• **What you are asked to do**
Please, from the entries below, transcribe exactly the lines that begin at the line with "GBYcLyw Clear Extra" and end at the line with "Quinceanera Floral 15e", without the pictures.

• **Data items**
---------------

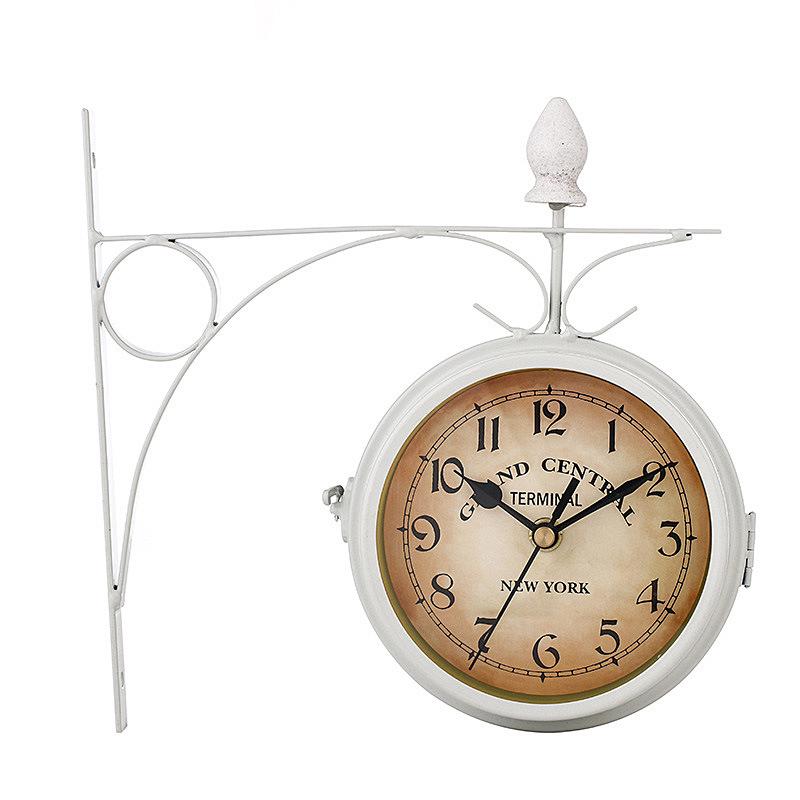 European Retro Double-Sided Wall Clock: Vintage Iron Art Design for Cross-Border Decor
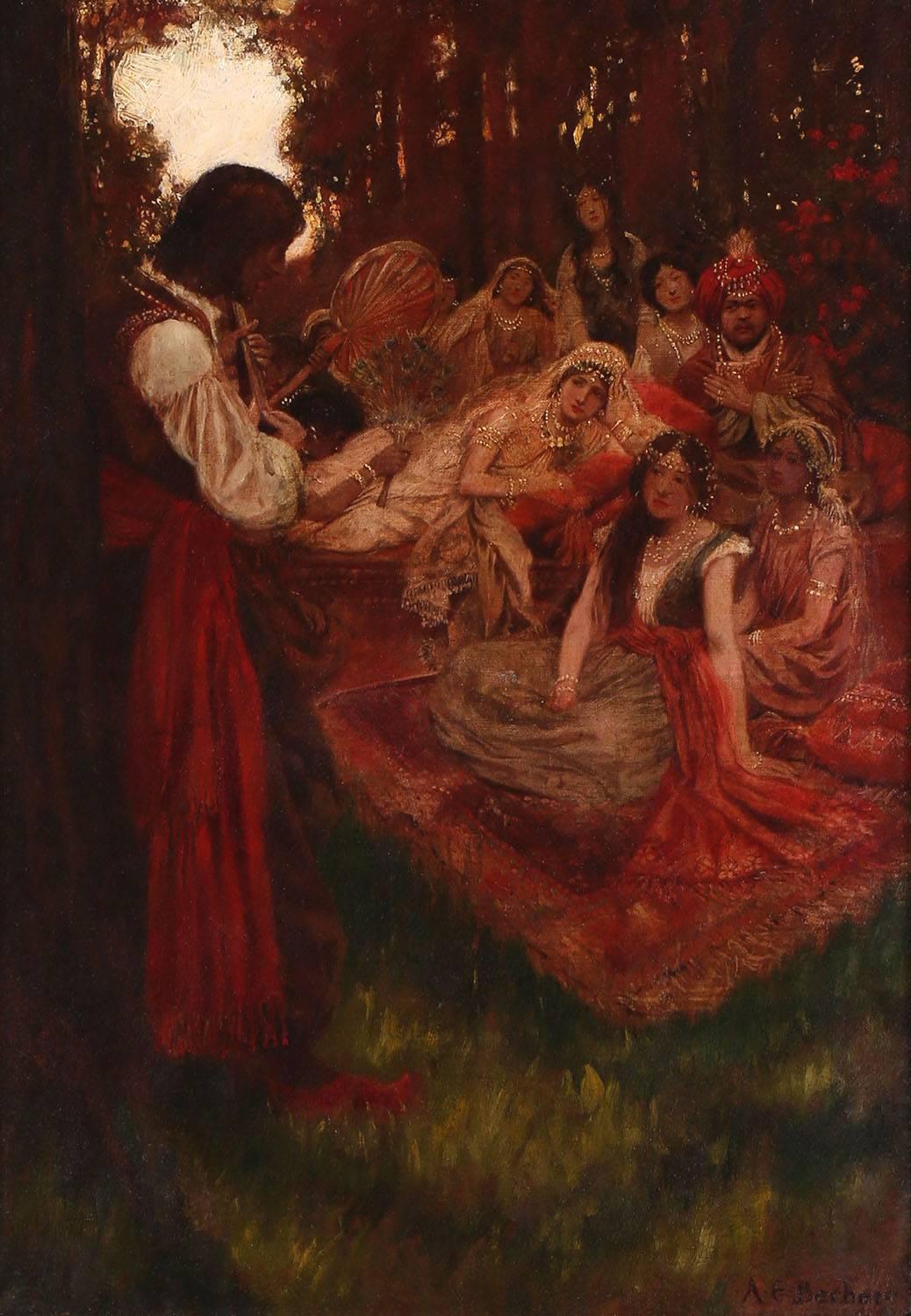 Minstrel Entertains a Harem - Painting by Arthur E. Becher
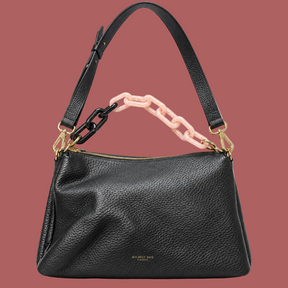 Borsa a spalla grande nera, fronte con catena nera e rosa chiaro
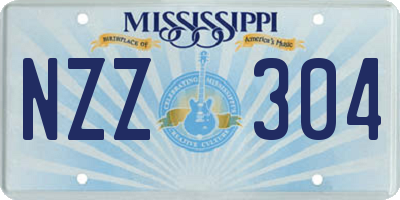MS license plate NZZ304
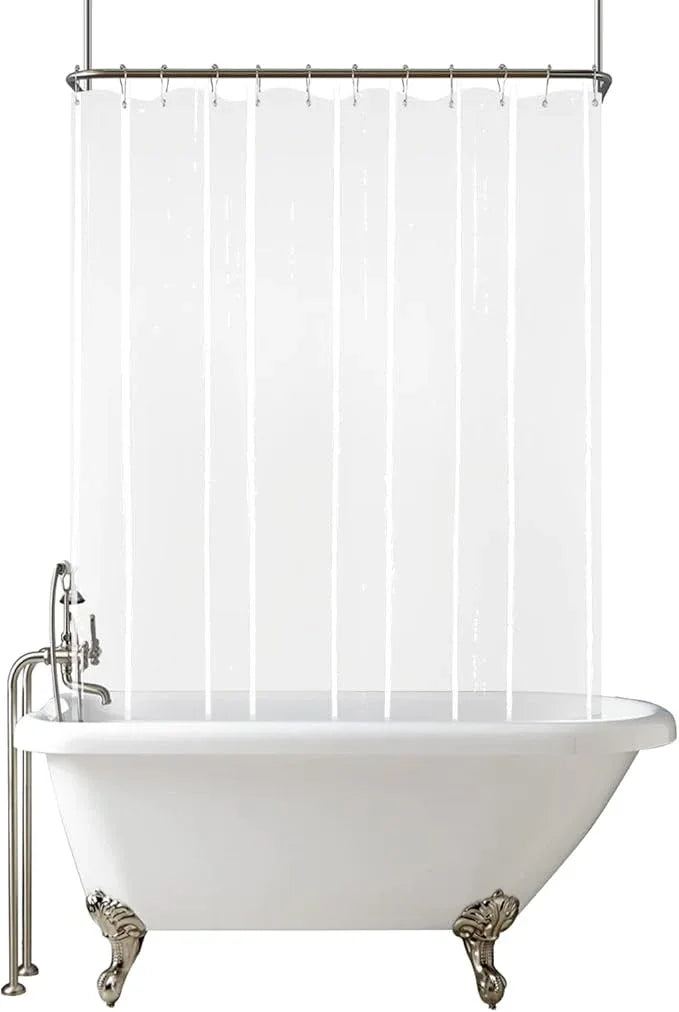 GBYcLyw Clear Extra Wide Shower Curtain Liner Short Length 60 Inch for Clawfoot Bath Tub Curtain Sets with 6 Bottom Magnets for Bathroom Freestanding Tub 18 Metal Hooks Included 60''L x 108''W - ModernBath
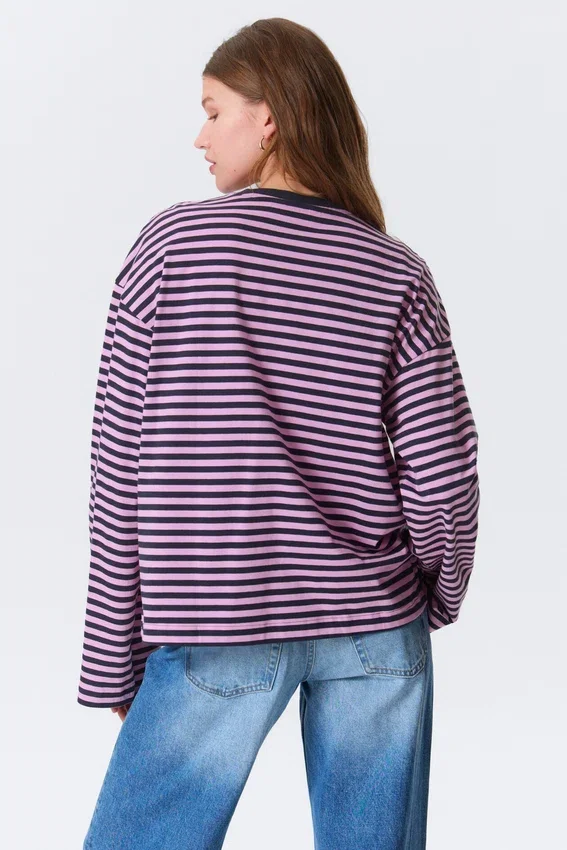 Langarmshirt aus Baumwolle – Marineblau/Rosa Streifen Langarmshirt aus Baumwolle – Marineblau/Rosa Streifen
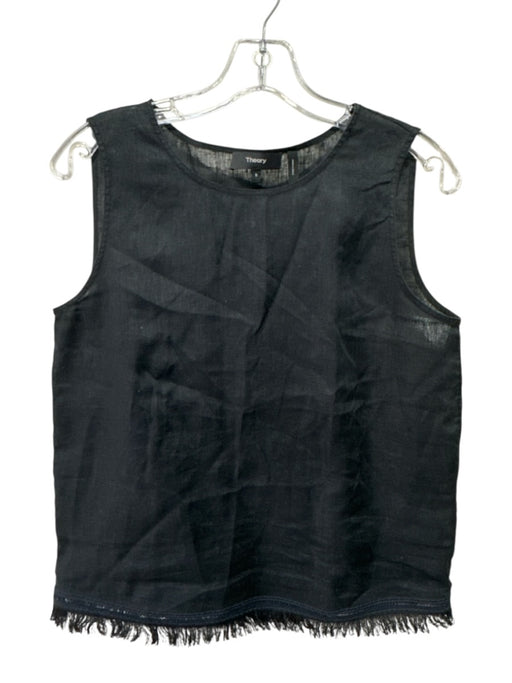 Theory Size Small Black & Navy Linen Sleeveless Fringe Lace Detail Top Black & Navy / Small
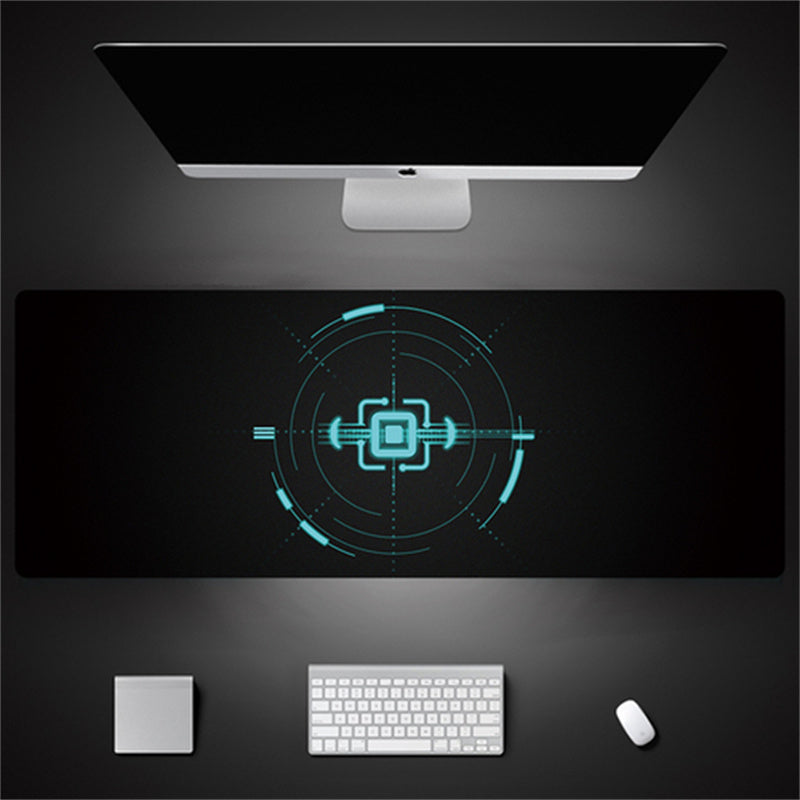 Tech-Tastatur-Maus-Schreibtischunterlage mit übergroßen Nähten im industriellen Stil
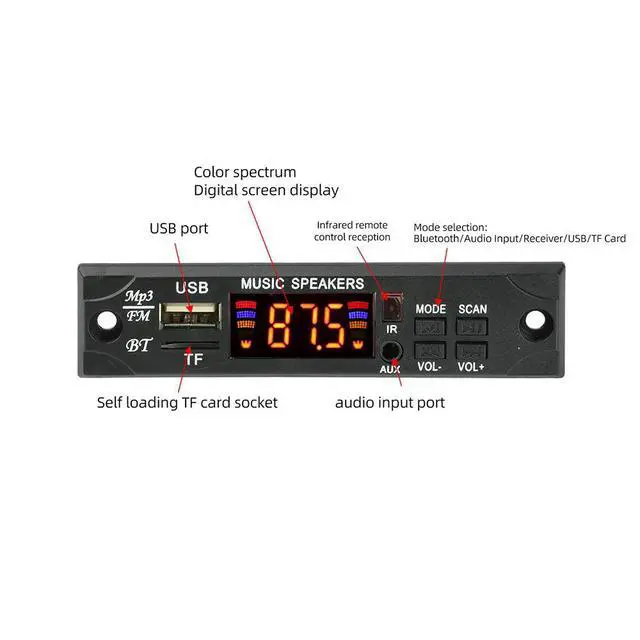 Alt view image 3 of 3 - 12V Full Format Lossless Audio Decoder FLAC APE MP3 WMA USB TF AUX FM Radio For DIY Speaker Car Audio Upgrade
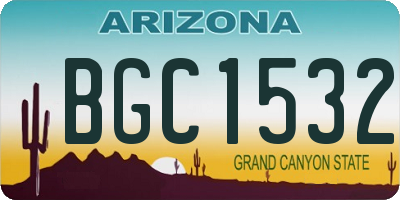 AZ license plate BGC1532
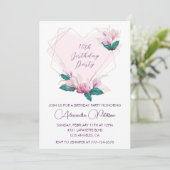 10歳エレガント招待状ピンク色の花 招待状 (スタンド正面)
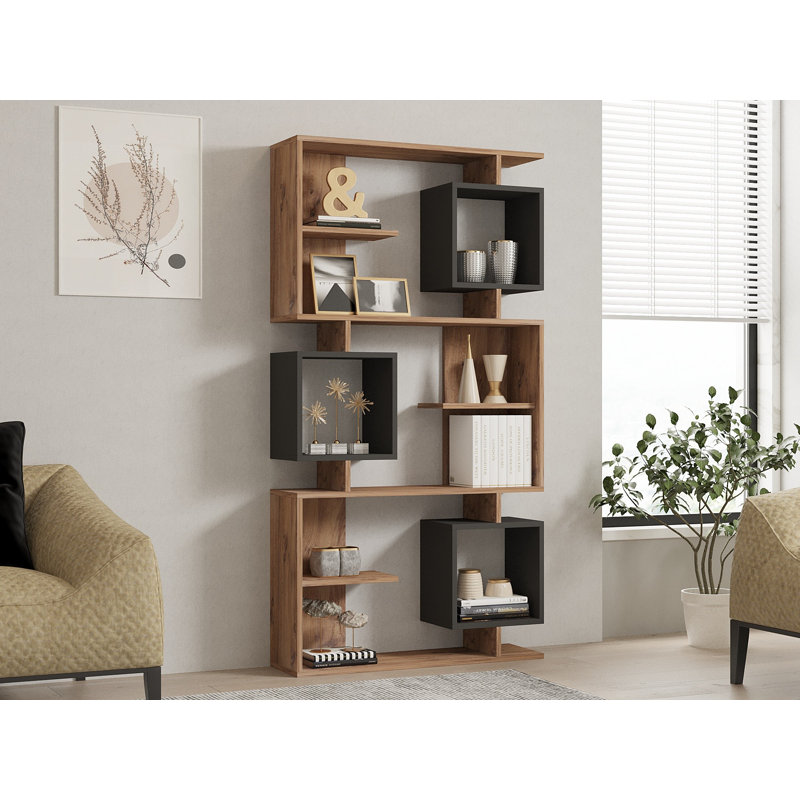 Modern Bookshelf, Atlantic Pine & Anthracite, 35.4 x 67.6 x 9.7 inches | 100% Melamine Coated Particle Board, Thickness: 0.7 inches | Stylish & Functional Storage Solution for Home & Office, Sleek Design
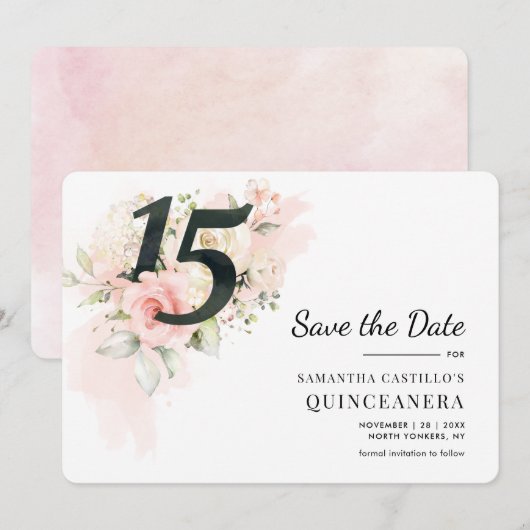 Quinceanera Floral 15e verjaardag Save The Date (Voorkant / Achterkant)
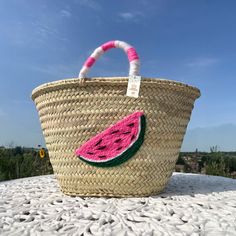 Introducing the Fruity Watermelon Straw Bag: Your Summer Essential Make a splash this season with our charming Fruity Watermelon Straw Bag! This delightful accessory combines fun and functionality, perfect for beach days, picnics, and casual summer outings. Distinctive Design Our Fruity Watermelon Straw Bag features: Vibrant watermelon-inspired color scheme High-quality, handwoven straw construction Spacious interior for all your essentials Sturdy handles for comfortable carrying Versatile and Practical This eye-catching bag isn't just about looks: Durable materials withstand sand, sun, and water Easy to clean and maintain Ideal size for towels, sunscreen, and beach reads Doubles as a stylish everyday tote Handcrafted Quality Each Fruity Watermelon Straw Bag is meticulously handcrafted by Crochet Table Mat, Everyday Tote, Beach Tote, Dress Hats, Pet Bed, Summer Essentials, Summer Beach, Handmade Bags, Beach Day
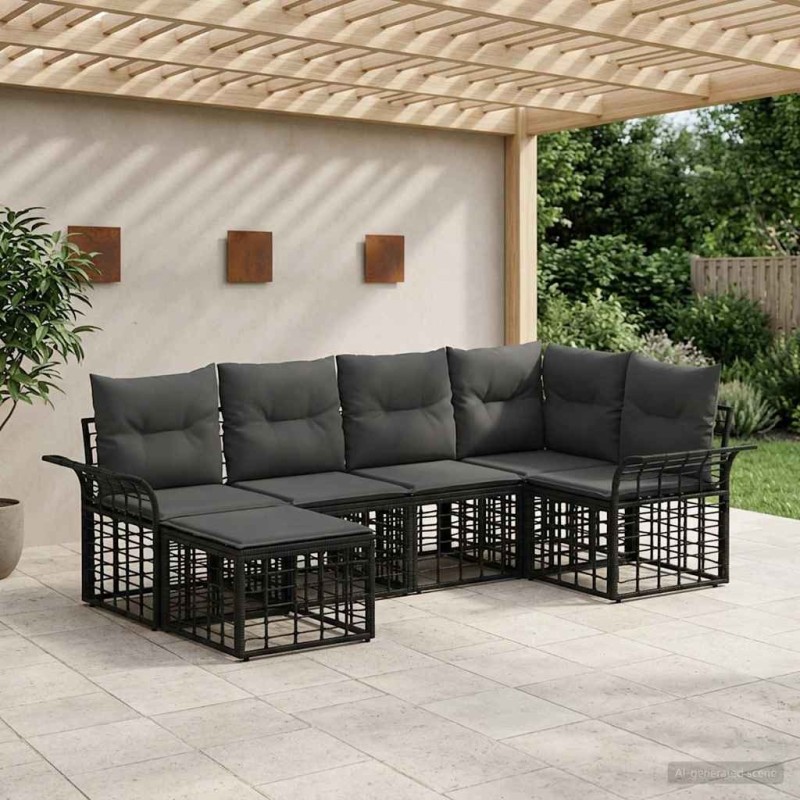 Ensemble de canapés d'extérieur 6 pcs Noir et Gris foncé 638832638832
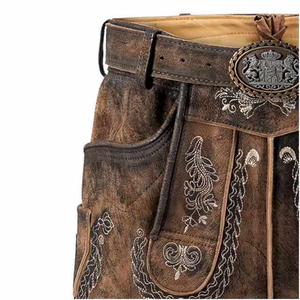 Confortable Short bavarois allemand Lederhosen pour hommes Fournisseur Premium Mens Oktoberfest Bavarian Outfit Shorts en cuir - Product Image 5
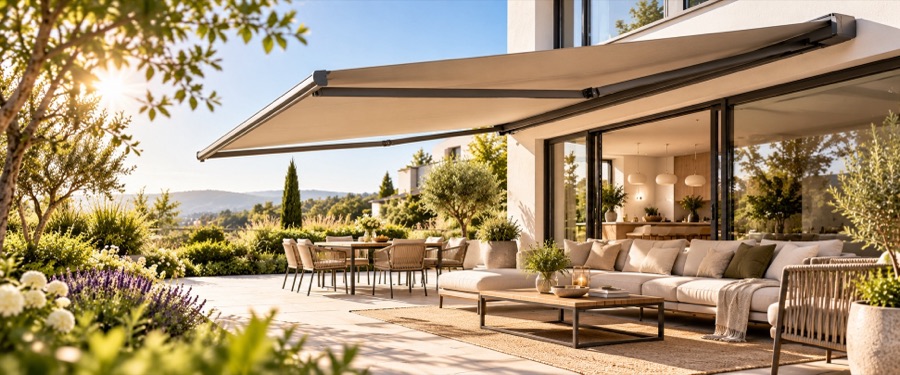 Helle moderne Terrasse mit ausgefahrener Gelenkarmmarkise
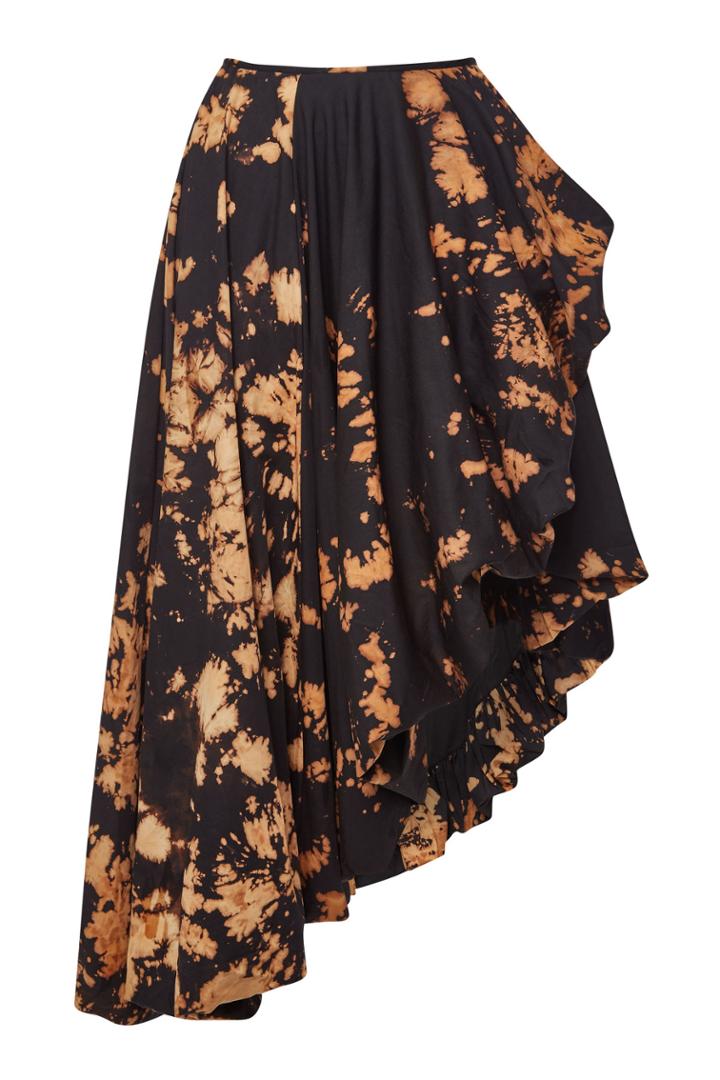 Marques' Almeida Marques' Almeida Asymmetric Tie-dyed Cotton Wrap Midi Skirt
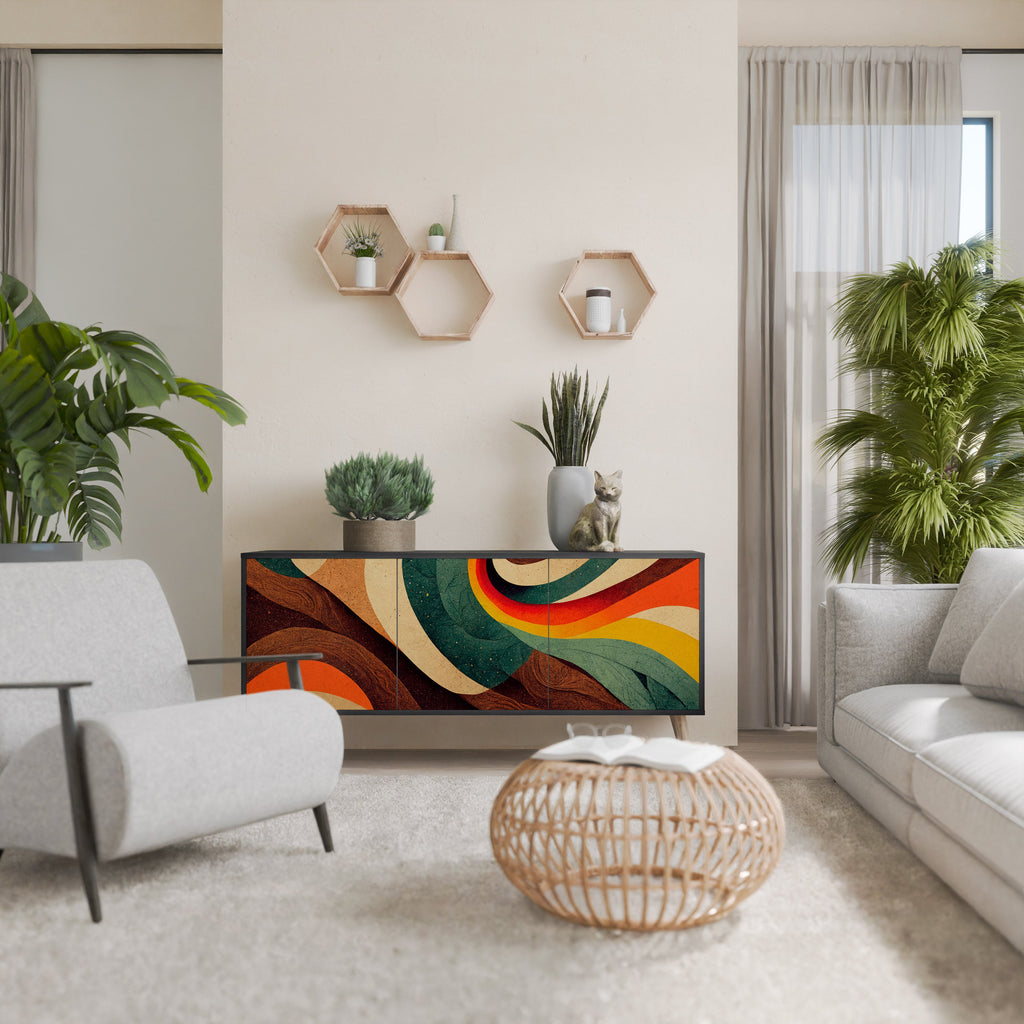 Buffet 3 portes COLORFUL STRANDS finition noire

---------------

• **Final answer**
 GBYcLyw Clear Extra Wide Shower Curtain Liner Short Length 60 Inch for Clawfoot Bath Tub Curtain Sets with 6 Bottom Magnets for Bathroom Freestanding Tub 18 Metal Hooks Included 60''L x 108''W - ModernBath
 Langarmshirt aus Baumwolle – Marineblau/Rosa Streifen Langarmshirt aus Baumwolle – Marineblau/Rosa Streifen
 Theory Size Small Black & Navy Linen Sleeveless Fringe Lace Detail Top Black & Navy / Small
 Tech-Tastatur-Maus-Schreibtischunterlage mit übergroßen Nähten im industriellen Stil
 Alt view image 3 of 3 - 12V Full Format Lossless Audio Decoder FLAC APE MP3 WMA USB TF AUX FM Radio For DIY Speaker Car Audio Upgrade
 AZ license plate BGC1532
 10歳エレガント招待状ピンク色の花 招待状 (スタンド正面)
 Modern Bookshelf, Atlantic Pine & Anthracite, 35.4 x 67.6 x 9.7 inches | 100% Melamine Coated Particle Board, Thickness: 0.7 inches | Stylish & Functional Storage Solution for Home & Office, Sleek Design
 Quinceanera Floral 15e verjaardag Save The Date (Voorkant / Achterkant)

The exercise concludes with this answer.